WIEN. Europa- und Verfassungsministerin Karoline Edtstadler (ÖVP) pocht auch nach der Veröffentlichung der Rechtsstaatlichkeitsbericht der EU-Kommission am Mittwoch auf die „Verzahnung der Rechtsstaatlichkeit und dem Budget der EU”. Die EU müsse „über Mechanismen verfügen, um die Einhaltung ihrer Grundwerte wie Rechtsstaatlichkeit, Demokratie und Menschenrechte sicherzustellen”, teilte Edtstadler in einer Aussendung mit.
Grundwerte erhalten
Den Bericht bezeichnete die Europaministerin als einen „wichtigen Schritt und eine Chance zur Einführung eines Instruments, das auf Basis gleicher Parameter die Rechtsstaatlichkeit messbar macht”. Weiters meinte Edtstadler: „Die Einhaltung rechtsstaatlicher Spielregeln und unserer Grundwerte durch alle EU-Mitgliedsstaaten ist Voraussetzung für eine erfolgreiche Zusammenarbeit.”

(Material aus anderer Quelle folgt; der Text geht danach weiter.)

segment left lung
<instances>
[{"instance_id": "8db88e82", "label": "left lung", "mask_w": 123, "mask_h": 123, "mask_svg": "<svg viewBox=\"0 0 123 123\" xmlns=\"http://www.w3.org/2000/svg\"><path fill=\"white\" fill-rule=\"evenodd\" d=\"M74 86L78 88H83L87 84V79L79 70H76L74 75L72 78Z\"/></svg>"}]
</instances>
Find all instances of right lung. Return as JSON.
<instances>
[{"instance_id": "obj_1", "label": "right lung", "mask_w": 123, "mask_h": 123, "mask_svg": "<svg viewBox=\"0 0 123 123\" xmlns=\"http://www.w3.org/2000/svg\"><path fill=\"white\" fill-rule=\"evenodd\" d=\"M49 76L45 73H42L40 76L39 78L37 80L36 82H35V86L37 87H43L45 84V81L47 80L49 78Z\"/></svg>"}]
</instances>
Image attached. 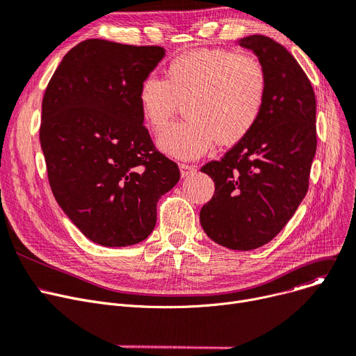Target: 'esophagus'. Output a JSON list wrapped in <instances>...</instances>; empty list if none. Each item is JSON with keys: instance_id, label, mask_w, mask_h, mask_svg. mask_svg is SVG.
I'll list each match as a JSON object with an SVG mask.
<instances>
[{"instance_id": "34e87169", "label": "esophagus", "mask_w": 356, "mask_h": 356, "mask_svg": "<svg viewBox=\"0 0 356 356\" xmlns=\"http://www.w3.org/2000/svg\"><path fill=\"white\" fill-rule=\"evenodd\" d=\"M179 168H180L181 177H188V176H191L196 172V165H193V164H184L183 163V164L179 165Z\"/></svg>"}]
</instances>
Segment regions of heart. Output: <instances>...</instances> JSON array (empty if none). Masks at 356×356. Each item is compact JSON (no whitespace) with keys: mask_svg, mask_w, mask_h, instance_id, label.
Returning <instances> with one entry per match:
<instances>
[{"mask_svg":"<svg viewBox=\"0 0 356 356\" xmlns=\"http://www.w3.org/2000/svg\"><path fill=\"white\" fill-rule=\"evenodd\" d=\"M268 97V75L252 55L220 48L195 49L175 58L165 79L147 76L138 104L147 125L163 132L184 106L186 122L160 136L168 156L196 159L218 143L233 147L254 129Z\"/></svg>","mask_w":356,"mask_h":356,"instance_id":"1","label":"heart"}]
</instances>
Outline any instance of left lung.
<instances>
[{"mask_svg": "<svg viewBox=\"0 0 356 356\" xmlns=\"http://www.w3.org/2000/svg\"><path fill=\"white\" fill-rule=\"evenodd\" d=\"M240 46L266 70V104L245 140L200 168L215 192L199 216L211 240L247 252L269 243L296 213L308 191L317 132L314 90L296 58L264 35L243 38Z\"/></svg>", "mask_w": 356, "mask_h": 356, "instance_id": "left-lung-1", "label": "left lung"}]
</instances>
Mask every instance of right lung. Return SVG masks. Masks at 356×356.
Masks as SVG:
<instances>
[{"label": "right lung", "mask_w": 356, "mask_h": 356, "mask_svg": "<svg viewBox=\"0 0 356 356\" xmlns=\"http://www.w3.org/2000/svg\"><path fill=\"white\" fill-rule=\"evenodd\" d=\"M161 46L87 39L64 56L42 100L40 145L58 205L106 247L145 240L179 167L154 145L138 104Z\"/></svg>", "instance_id": "obj_1"}]
</instances>
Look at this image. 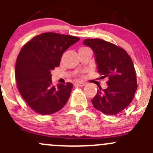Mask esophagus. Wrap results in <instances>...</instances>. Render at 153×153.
<instances>
[{"label":"esophagus","instance_id":"1","mask_svg":"<svg viewBox=\"0 0 153 153\" xmlns=\"http://www.w3.org/2000/svg\"><path fill=\"white\" fill-rule=\"evenodd\" d=\"M75 85L78 86H84L86 84L83 82H77V83H75Z\"/></svg>","mask_w":153,"mask_h":153}]
</instances>
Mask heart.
<instances>
[{"mask_svg": "<svg viewBox=\"0 0 153 153\" xmlns=\"http://www.w3.org/2000/svg\"><path fill=\"white\" fill-rule=\"evenodd\" d=\"M82 48H84V47H82Z\"/></svg>", "mask_w": 153, "mask_h": 153, "instance_id": "obj_1", "label": "heart"}]
</instances>
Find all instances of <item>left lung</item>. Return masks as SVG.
<instances>
[{
	"mask_svg": "<svg viewBox=\"0 0 153 153\" xmlns=\"http://www.w3.org/2000/svg\"><path fill=\"white\" fill-rule=\"evenodd\" d=\"M84 44L93 50L101 78H109L107 88L99 87L92 104L106 115H116L130 104L138 86L133 62L124 49L104 40L85 39Z\"/></svg>",
	"mask_w": 153,
	"mask_h": 153,
	"instance_id": "obj_1",
	"label": "left lung"
}]
</instances>
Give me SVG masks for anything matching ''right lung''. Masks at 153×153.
I'll use <instances>...</instances> for the list:
<instances>
[{
	"instance_id": "right-lung-1",
	"label": "right lung",
	"mask_w": 153,
	"mask_h": 153,
	"mask_svg": "<svg viewBox=\"0 0 153 153\" xmlns=\"http://www.w3.org/2000/svg\"><path fill=\"white\" fill-rule=\"evenodd\" d=\"M79 40L72 35L45 32L34 37L20 51L15 64L17 86L35 112L51 115L67 104L73 85L53 86L51 70L60 65L63 53Z\"/></svg>"
}]
</instances>
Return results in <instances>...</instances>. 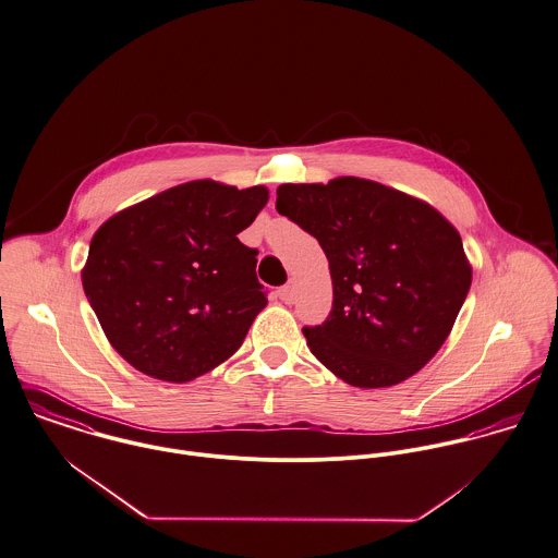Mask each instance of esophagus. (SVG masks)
Wrapping results in <instances>:
<instances>
[{"mask_svg":"<svg viewBox=\"0 0 558 558\" xmlns=\"http://www.w3.org/2000/svg\"><path fill=\"white\" fill-rule=\"evenodd\" d=\"M295 291H298L295 282H293V280L287 282V284L280 289V300H282L284 304H293V302H295Z\"/></svg>","mask_w":558,"mask_h":558,"instance_id":"34e87169","label":"esophagus"}]
</instances>
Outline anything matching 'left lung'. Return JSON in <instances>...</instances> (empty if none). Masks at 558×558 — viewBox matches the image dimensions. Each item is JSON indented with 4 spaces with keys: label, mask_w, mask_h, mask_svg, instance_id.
<instances>
[{
    "label": "left lung",
    "mask_w": 558,
    "mask_h": 558,
    "mask_svg": "<svg viewBox=\"0 0 558 558\" xmlns=\"http://www.w3.org/2000/svg\"><path fill=\"white\" fill-rule=\"evenodd\" d=\"M276 209L324 247L335 304L304 328L313 355L355 388H390L445 344L470 291L457 228L429 203L357 177L284 183Z\"/></svg>",
    "instance_id": "obj_1"
}]
</instances>
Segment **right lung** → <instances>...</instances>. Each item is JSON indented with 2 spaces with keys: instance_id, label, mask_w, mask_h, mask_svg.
I'll list each match as a JSON object with an SVG mask.
<instances>
[{
  "instance_id": "1",
  "label": "right lung",
  "mask_w": 558,
  "mask_h": 558,
  "mask_svg": "<svg viewBox=\"0 0 558 558\" xmlns=\"http://www.w3.org/2000/svg\"><path fill=\"white\" fill-rule=\"evenodd\" d=\"M269 201L190 181L99 226L82 267L84 293L113 349L140 373L185 384L228 360L267 306L256 250L236 234Z\"/></svg>"
}]
</instances>
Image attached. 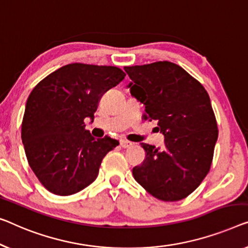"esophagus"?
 Listing matches in <instances>:
<instances>
[{
    "mask_svg": "<svg viewBox=\"0 0 248 248\" xmlns=\"http://www.w3.org/2000/svg\"><path fill=\"white\" fill-rule=\"evenodd\" d=\"M120 146L123 148H130L132 146V142L128 141V140H125V139H121L120 140Z\"/></svg>",
    "mask_w": 248,
    "mask_h": 248,
    "instance_id": "1",
    "label": "esophagus"
}]
</instances>
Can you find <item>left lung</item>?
<instances>
[{
  "mask_svg": "<svg viewBox=\"0 0 248 248\" xmlns=\"http://www.w3.org/2000/svg\"><path fill=\"white\" fill-rule=\"evenodd\" d=\"M127 88L145 106V119L158 121L165 147L141 143L146 159L132 169L136 182L160 201L193 193L209 171L218 130L205 88L182 66L159 61L124 66Z\"/></svg>",
  "mask_w": 248,
  "mask_h": 248,
  "instance_id": "8db88e82",
  "label": "left lung"
}]
</instances>
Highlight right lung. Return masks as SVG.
<instances>
[{
    "label": "right lung",
    "instance_id": "add662e5",
    "mask_svg": "<svg viewBox=\"0 0 248 248\" xmlns=\"http://www.w3.org/2000/svg\"><path fill=\"white\" fill-rule=\"evenodd\" d=\"M117 66L72 63L36 84L30 93L22 142L29 165L47 190L69 196L93 183L103 157L119 145L95 139L84 119H93L101 95L124 79Z\"/></svg>",
    "mask_w": 248,
    "mask_h": 248
}]
</instances>
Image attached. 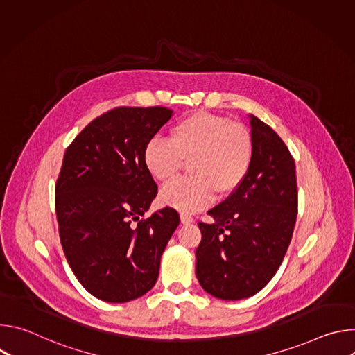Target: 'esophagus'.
I'll return each instance as SVG.
<instances>
[{"mask_svg":"<svg viewBox=\"0 0 355 355\" xmlns=\"http://www.w3.org/2000/svg\"><path fill=\"white\" fill-rule=\"evenodd\" d=\"M193 222V218L192 216H189V215H187V214H181V223L182 225H189V223H192Z\"/></svg>","mask_w":355,"mask_h":355,"instance_id":"obj_1","label":"esophagus"}]
</instances>
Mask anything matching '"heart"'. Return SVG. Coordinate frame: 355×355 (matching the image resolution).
Wrapping results in <instances>:
<instances>
[{
  "instance_id": "1",
  "label": "heart",
  "mask_w": 355,
  "mask_h": 355,
  "mask_svg": "<svg viewBox=\"0 0 355 355\" xmlns=\"http://www.w3.org/2000/svg\"><path fill=\"white\" fill-rule=\"evenodd\" d=\"M254 160V139L239 122L223 115L195 112L178 121L170 140L151 139L144 147V164L157 181L175 180L189 162L191 177L162 192V200L182 212H196L220 196L234 193Z\"/></svg>"
}]
</instances>
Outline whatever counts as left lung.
Wrapping results in <instances>:
<instances>
[{"instance_id": "8db88e82", "label": "left lung", "mask_w": 355, "mask_h": 355, "mask_svg": "<svg viewBox=\"0 0 355 355\" xmlns=\"http://www.w3.org/2000/svg\"><path fill=\"white\" fill-rule=\"evenodd\" d=\"M254 160L241 187L199 222L196 278L225 300L250 297L278 271L297 216L295 162L278 133L251 116Z\"/></svg>"}]
</instances>
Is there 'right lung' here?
Masks as SVG:
<instances>
[{"instance_id": "1", "label": "right lung", "mask_w": 355, "mask_h": 355, "mask_svg": "<svg viewBox=\"0 0 355 355\" xmlns=\"http://www.w3.org/2000/svg\"><path fill=\"white\" fill-rule=\"evenodd\" d=\"M171 115L164 107H118L66 148L55 188L60 243L76 278L101 300L123 303L153 288L180 223L170 207L146 216L157 184L144 147Z\"/></svg>"}]
</instances>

Michel Reimon, Europasprecher der Grünen im Nationalrat, sah in dem Bericht „klar, dass die Entwicklung in Ungarn ein großes Problem ist und in ihrer Dramatik einzigartig in der EU. Die Rechtsstaatlichkeit, die Medienfreiheit und damit auch die Demokratie sind bereits ernsthaft gefährdet.” Orbans Attacken auf Kommissarin Vera Jourová seien „inakzeptabel”.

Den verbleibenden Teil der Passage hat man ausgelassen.